* **Passage provided**:
** BEGIN **
Sorry to hear about Axle  

Aw poor Slash, I hope he cheers up.


----------



## SamAnthrax (Jan 5, 2008)

I'm sorry about what happened, I hope slash starts to feel better. Keep us updated on how hes handling his loss.


----------



## Hannibal (Aug 9, 2008)

Slash started moving around today but he seems lethargic. He took Axle's blanket and dragged it over to his bed. I can tell he's still really hurtin. He's drinking but he really doesn't seem to be eating and is even refusing dried banana chips, which are his favorite. I took him out and he got real excited when we walked by the other rats' cage, but got depressed when he saw none of them were Axle.


----------



## phaidraft (Apr 9, 2008)

I am so sorry for your loss.


----------



## Hannibal (Aug 9, 2008)

My friend bought a couple of Slash's littermates at the same time I bought Slash and Axle. I took him over to see them today and he really perked up. He even played with Bandit and Nero who are about 1/3 as big as him with four times the energy. He ate too.
** END **
* **Stated task A**: In the forum thread about Slash, which food did he refuse even though it is his favorite?
* **Stated task B**: Write the next part of the forum thread about Slash, continuing after its final post.

* **Data records**:
** BEGIN **
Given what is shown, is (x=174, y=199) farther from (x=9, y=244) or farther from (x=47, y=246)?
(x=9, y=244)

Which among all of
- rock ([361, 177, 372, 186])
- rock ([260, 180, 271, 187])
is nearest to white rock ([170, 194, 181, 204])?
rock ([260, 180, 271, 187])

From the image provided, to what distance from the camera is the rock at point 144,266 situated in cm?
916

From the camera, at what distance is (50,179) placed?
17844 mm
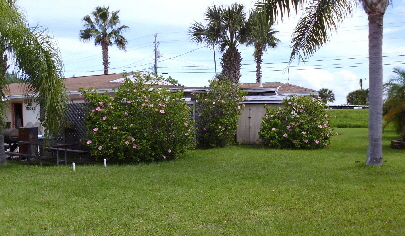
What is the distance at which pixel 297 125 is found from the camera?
47.5ft

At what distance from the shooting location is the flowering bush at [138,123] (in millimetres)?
10653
** END **
* **Written reply A**: Dried banana chips.

* **Written reply B**:
----------



## Skitza (May 18, 2008)

aww! so sorry for your loss!


----------



## junior_j (Jan 24, 2008)

Glad slash is picking up abit , sorry for the loss of ur rat 
Jess x


----------



## begoodtoanimals (Dec 6, 2007)

Sounds like he needs a couple of buddies or move to his brothers maybe?
I am impressed at how animals do grieve their friends. You are a sweet rat mommy or daddy. 
Right now my last old mouse is dying and one of the young ones is keeping her company outside their nest. So sweet.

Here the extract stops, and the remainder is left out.